Newspaperofrecord tries going longer in Belmont Oaks

ELMONT, N.Y. – The aura of invincibility that Newspaperofrecord had as a 2-year-old has vanished. She has been beaten twice in as many starts as a 3-year-old, and questions surround the filly’s distance capabilities.
Trainer Chad Brown still holds out hope that Newspaperofrecord is without distance limitations. He feels that she just needs to be ridden differently to prove it. Brown hopes he can get a different trip – and a different outcome – Saturday when Newspaperofrecord tries 1 1/4 miles for the first time in the Grade 1, $750,000 Belmont Oaks Invitational on the turf.
In the Oaks, Newspaperofrecord will face the only two fillies to have defeated her – stablemate Cambier Parc in the Grade 3 Wonder Again here June 6 and Concrete Rose in the Grade 3 Edgewood at Churchill Downs on May 3. In both races, Newspaperofrecord appeared to be cruising on the lead. Until she wasn’t.
“There’s some reasonable doubt around her, how far she wants to go,” Brown said Thursday at steamy Belmont Park. “It’s my personal belief that she just doesn’t want to be running the way she has been – out on the lead with no target, no cover, fighting the rider a little bit. That’s what I think. We’ll see. I’m going to give her the opportunity to prove that out.”
The problem for her in the Oaks is there does not appear to be any legitimate speed. Getting Newspaperofrecord behind another horse could be a chore for Irad Ortiz Jr.
“I would prefer her not [on the lead], but I can’t say with certainty the way the field’s shaping up,” Brown said. “It’s going to be a game-time decision that will ultimately be left up to the jockey.”
Brown has won this race – called the Belmont Oaks since 2014 but known as the Garden City before then – in five of the last seven years. He has two others in this field capable of getting the job done in Cambier Parc, who beat Newspaperofrecord by 3 3/4 lengths in the Wonder Again, and Cafe Americano, who is 2 for 2 but has yet to run in a stakes race.
Cambier Parc is 3 for 4 on turf, with her only loss coming in the Edgewood, run over soft turf. It certainly seems like 1 1/4 miles is within her scope. Brown said Cambier Parc should find herself forwardly placed after breaking from the outside post in this nine-horse field.

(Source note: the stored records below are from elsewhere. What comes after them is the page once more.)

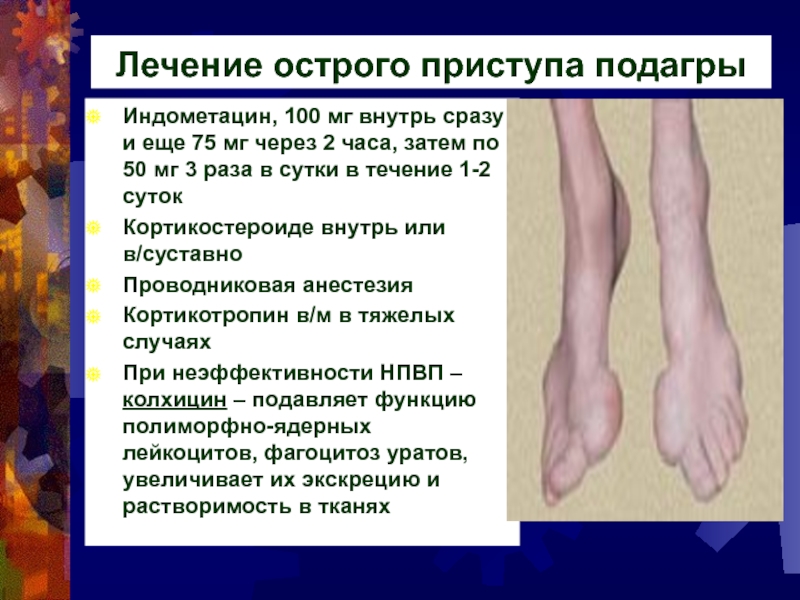 Лечение острого приступа подагры

Индометацин, 100 мг внутрь сразу и еще 75 мг через 2 часа, затем по 50 мг 3 раза в сутки в течение 1-2 суток

Кортикостероиде внутрь или в/суставно

Проводниковая анестезия

Кортикотропин в/м в тяжелых случаях

При неэффективности НПВП – колхицин – подавляет функцию полиморфно-ядерных лейкоцитов, фагоцитоз уратов, увеличивает их экскрецию и растворимость в тканях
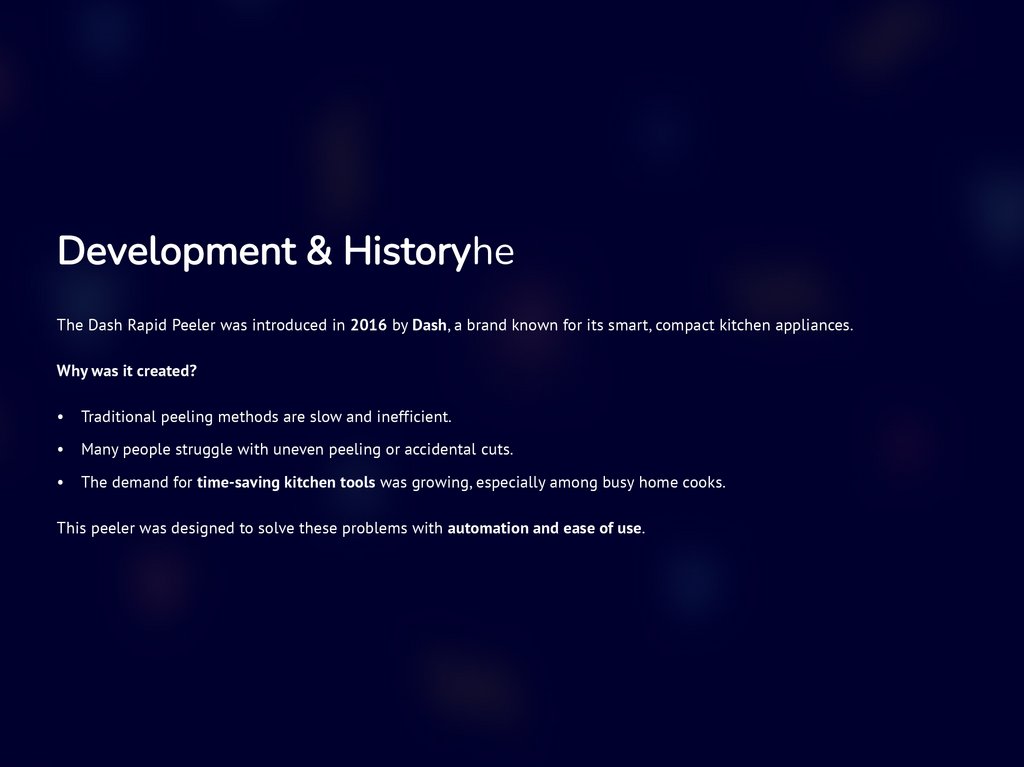 Development & Historyhe

The Dash Rapid Peeler was introduced in 2016 by Dash, a brand known for its smart, compact kitchen appliances.

Why was it created?

• Traditional peeling methods are slow and inefficient.
• Many people struggle with uneven peeling or accidental cuts.
• The demand for time-saving kitchen tools was growing, especially among busy home cooks.

This peeler was designed to solve these problems with automation and ease of use.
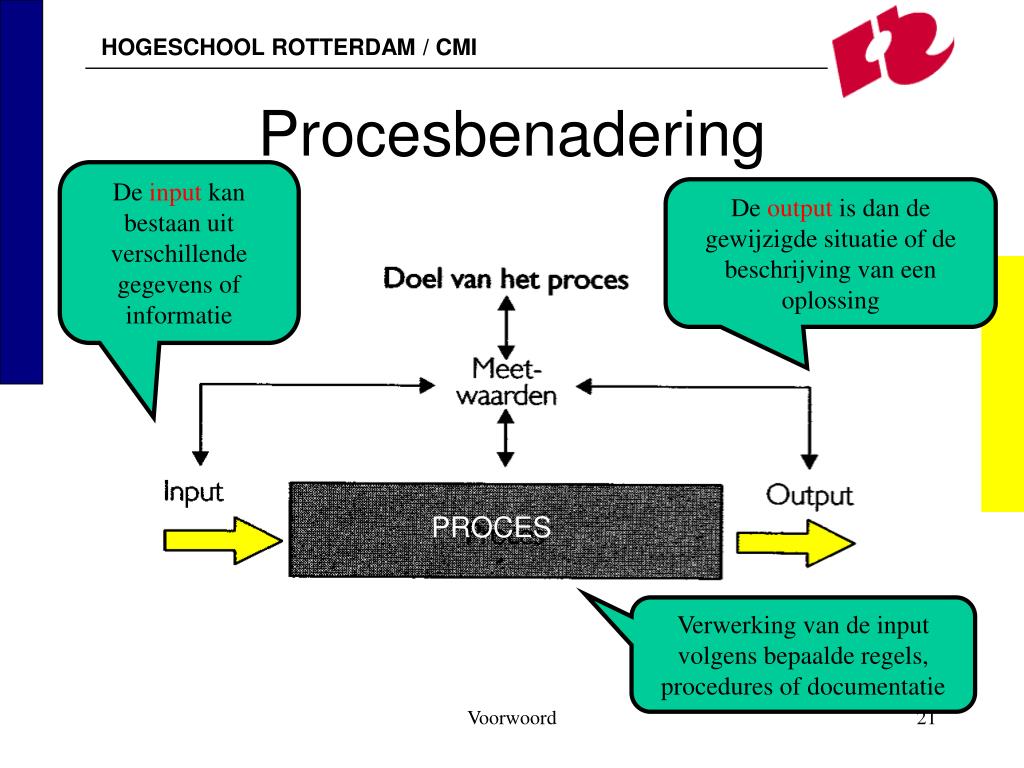 HOGESCHOOL ROTTERDAM / CMI

Procesbenadering

De input kan bestaan uit verschillende gegevens of informatie

De output is dan de gewijzigde situatie of de beschrijving van een oplossing

Doel van het proces

Meet-waarden

Input

PROCES

Output

Verwerking van de input volgens bepaalde regels, procedures of documentatie

Voorwoord

21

“She’s a big, powerful horse with a good kick, but she doesn’t have an amazing turn of foot,” Brown said.
Cafe Americano, who won a 1 1/8-mile allowance race here June 1, “wants a mile and a quarter for sure, and she’s improving rapidly, by the week,” Brown said.
“She’s a contender,” he added.
Concrete Rose, trained by Rusty Arnold, is 4 for 5, with her only loss coming to Newspaperofrecord in the Breeders’ Cup Juvenile Fillies Turf, run over a boggy Churchill course. In two starts this year, Concrete Rose won the Grade 3 Florida Oaks at Tampa Bay Downs and the Edgewood, both at 1 1/16 miles. Arnold by design has waited two months to run the filly again.
Arnold said Concrete Rose has trained superbly, and he got her to New York in time to school in the paddock, which he feels is important because she can be finicky. Arnold isn’t sure about the distance. Concrete Rose is by Twirling Candy – whose son One Bad Boy just won the 1 1/4-mile Queen’s Plate – and her dam’s sire is Powerscourt, who won the Arlington Million at 1 1/4 miles.
“She looks wonderful,” Arnold said. “She’s trained great. She’s not a big, robust horse – that was one of the reasons we decided not to squeeze another race in. This filly has done really well and has a great mind.”
Julien Leparoux will ride Concrete Rose from post 3.
The only other U.S.-based runner in the Oaks is Dyna Passer, coming off a maiden win at 1 3/8 miles.
Aidan O’Brien, who won this race last year with Athena, has shipped in Coral Beach and Just Wonderful. Coral Beach, assistant trainer T.J. Comferford said, should appreciate the 1 1/4 miles.
Olendon was beaten a length in a Group 1 stakes in France going 1 1/4 miles last out. Trained by Pascal Bary, Olendon will remain in the U.S. with Brown after this race.
Jodie is here from Japan with spotty form. Two back, she finished third in a Grade 2, and most recently she was beaten 18 1/2 lengths in a Group 1.
The Belmont Oaks is the first leg of a turf tiara that will continue with the Saratoga Oaks on Aug. 2 and conclude with the Jockey Club Oaks back at Belmont on Sept. 7.